A View of Vintners at Boxley Kent, 
with Mr Whatman's Turkey Paper Mills (detail), Paul Sandby, 1794
Source: Austenonly

Barrell points in his article to the influence of a series of essays by William Pyne, 'The Rise and Progress of Watercolour Painting in England' (1823-4), which traced the shift from 'tinted drawing' (of which Sandby was the chief exponent) to the modern school of watercolour painting.  For Pyne, topographical images were views of ancient sites that would appeal to the antiquarian, as opposed to landscapes - rural scenes where specific buildings were secondary.  Clearly modern artists like Girtin and Turner painted both kinds of view, but later writers tended to associate their approach with the word 'landscape', whilst 'topography' became synonymous with the earlier, less sophisticated style.  In the nineteenth century the British Museum's collection of landscapes was split between those deemed art - filed in the Prints and Drawings collection - and a large group labeled 'topography' which was kept with maps in the library.

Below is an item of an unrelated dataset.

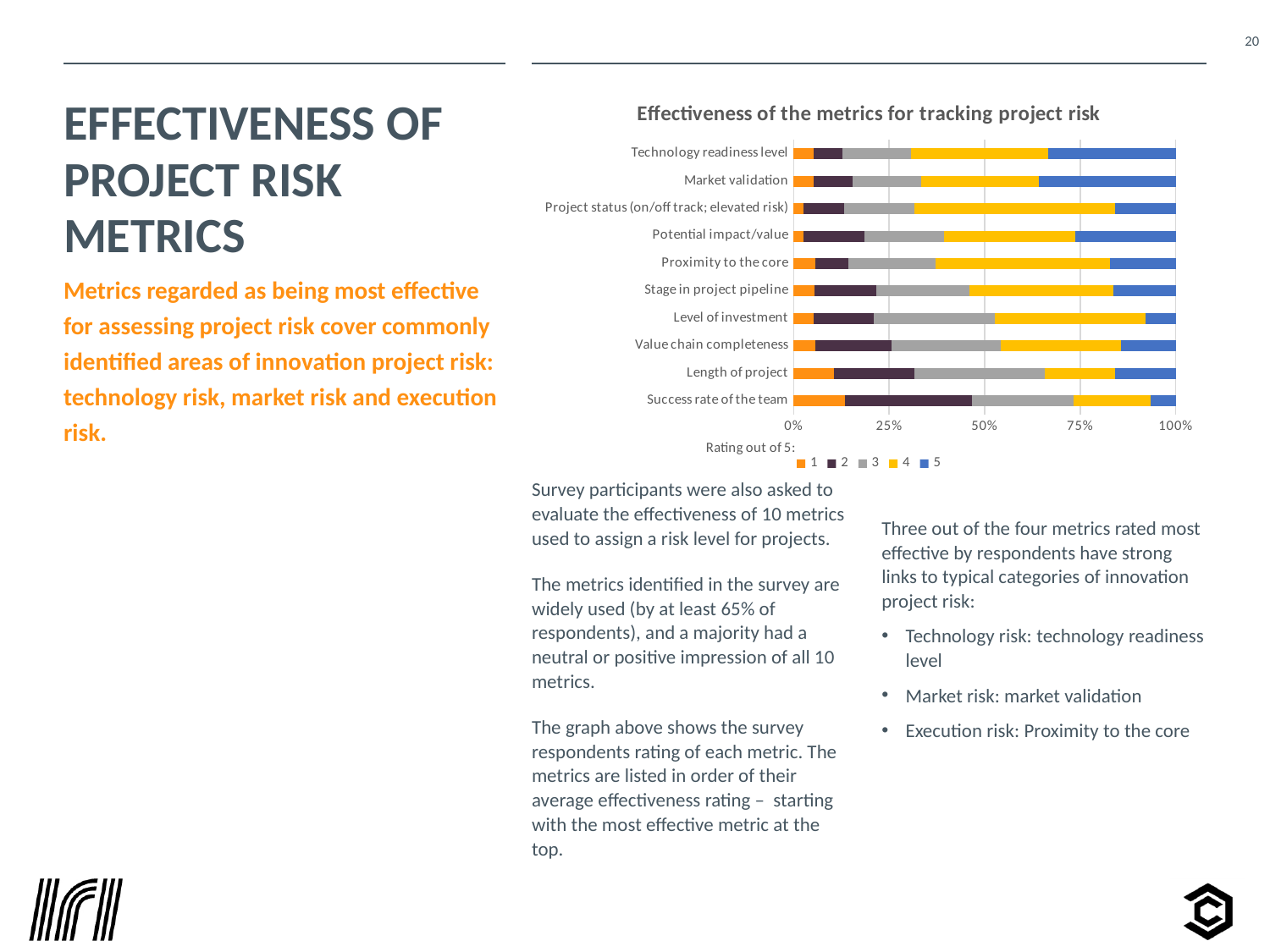
What is the title of the chart? Effectiveness of the metrics for tracking project risk How many series does the chart legend list? 5 Which has the larger share of respondents giving a rating of 1: Success rate of the team or Technology readiness level? Success rate of the team Is the share of respondents giving a rating of 5 to Success rate of the team greater or less than 25%? less Is the share of respondents giving a rating of 1 to Length of project greater or less than 25%? less Is the share of respondents giving a rating of 5 to Technology readiness level greater or less than 25%? greater How many metrics (categories) are plotted in the chart? 10 Which metric is listed at the top of the chart? Technology readiness level Which has the larger share of respondents giving a rating of 5: Technology readiness level or Success rate of the team? Technology readiness level What kind of chart is shown on the slide? Stacked bar chart Which metric has the largest share of respondents giving a rating of 2? Success rate of the team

What did Paul Sandby's contemporaries understand by the word 'topographical' in relation to art?  John Barrell has been searching the online 18th century databases, checking the years between 1751 and 1800.  'I have had, in three separate searches over a fortnight, a total of between 2000 and 3000 hits for 'topographical'.  Sad I know, but that's what life is like for the semi-retired.'  Sad?  It sounds delightful fun, although I'm surprised there aren't students queuing up to help him.  Anyway, after stripping out repetitions, Barrell  reports that his pile of references was reduced down to 33: 'most of the time the adjective was used more or less as Pyne used it, in connection with images of old buildings of antiquarian interest.'  This suggests a much narrower sense of the word than we would expect given the range of scenes depicted by Paul Sandby and other 'topographical' artists.  As Barrell points out and the exhibition made clear, Sandby's landscape paintings are 'topographical' in the broader sense that we find in topographical writing - capable of conveying different aspects of a site's history, economy, architecture and natural features.  As such they may delight the cultural geographer (as Fuseli might now put it) but should also impress any interested contemporary viewer with what Stephen Daniels describes as 'the scope and intensity of 18th-century topographical art'.